Een stukje suspense. 

Minister Schultz van Haegen-Maas Geesteranus:

Ik kom bij de motie op stuk nr. 74, inzake de verkeersproblematiek rond het Zuid-Hollandse en Zeeuwse deel van de N59. Qua verkeersveiligheid behoren de N57 en de N59 niet tot de slechtste wegen van Nederland. Op basis van de RWS-gegevens is de veiligheid op deze wegen gemiddeld. Deze wegen vormen ook geen knelpunt voor de doorstroming. RWS heeft opdracht gekregen om deze wegen wat de verkeersveiligheid betreft uiterlijk in 2020 op het niveau van drie sterren volgens EuroRAP gebracht te hebben. Daarvoor is een bedrag van 18 miljoen beschikbaar. Daarover voeren wij een gesprek met de regio. Extra overleg is dus wat mij betreft niet nodig. Ik ontraad derhalve de motie. 

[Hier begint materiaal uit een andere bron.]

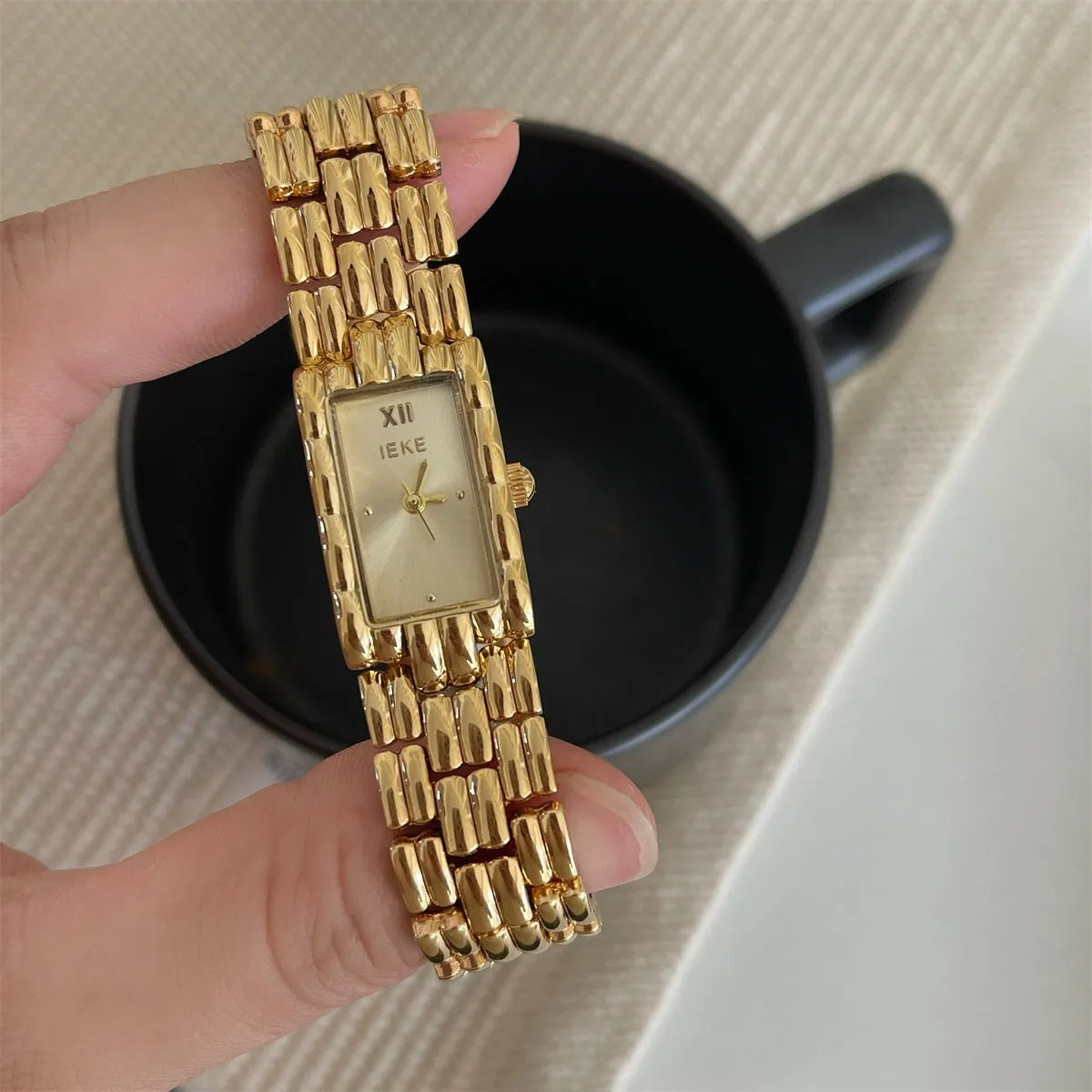Bracelet-style women's watch with 15mm dial, 7mm thickness, mineral glass, and butterfly buckle in silver or gold.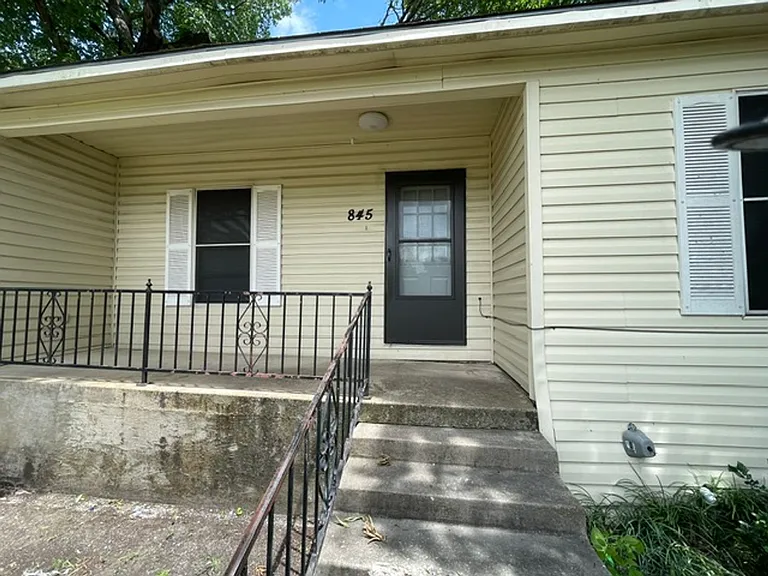 845 Rumfield Rd — Photo 3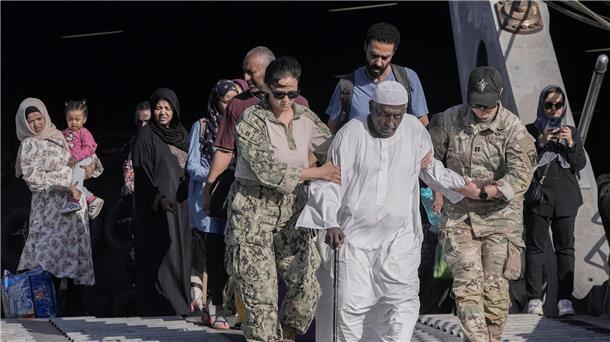 Ein Mann aus dem Sudan wird von Ärzten der US-Marine betreut, während er von Bord der USNS Brunswick geht.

In de motie op stuk nr. 76, ingediend door mevrouw Van Veldhoven, wordt de regering verzocht de verbreding van de A27 bij Amelisweerd uit te stellen en de financiële ruimte die hierdoor vrijkomt, in te zetten voor de opwaardering van de Noordelijke Randweg Utrecht. Ik ontraad deze motie. In het algemeen overleg heb ik gezegd op grond waarvan ik het noodzakelijk vind om het besluit te nemen over de ring rond Utrecht, specifiek het deel van de A27 bij Amelisweerd. In het algemeen overleg heb ik tevens gezegd te zullen bekijken of ik voor het AO MIRT kan aangeven welke mogelijkheden er zijn om de aanleg van de Noordelijke Randweg Utrecht te versnellen. Nogmaals, ik ontraad de motie. 

In de motie op stuk nr. 77, van mevrouw Van Veldhoven, wordt de regering gevraagd om opnieuw te kijken naar de sluis bij Eefde. Als het argument van het kostenverschil zou wegvallen, zou de keuze van de regering heroverwogen moeten worden. De regering zou de regio de kans moeten geven om voor 1 september met een voorstel te komen waarin het gat gedicht wordt tussen hetgeen het Rijk wil inbrengen en hetgeen de regio zou moeten betalen voor een andere variant. Ik vind het goed om voor 1 september nog een keer met de regio in gesprek te gaan. Wel wijs ik erop dat het niet alleen gaat om een kostenverschil, maar ook om drie jaar vertraging. Ik vind dat dit moet meespelen en dat wij dit moeten meewegen in de uiteindelijke beslissing. Ik ga wel met de regio in gesprek, dus ik zie de motie als ondersteuning van beleid. 

De voorzitter:

U laat de motie dus aan het oordeel van de Kamer? 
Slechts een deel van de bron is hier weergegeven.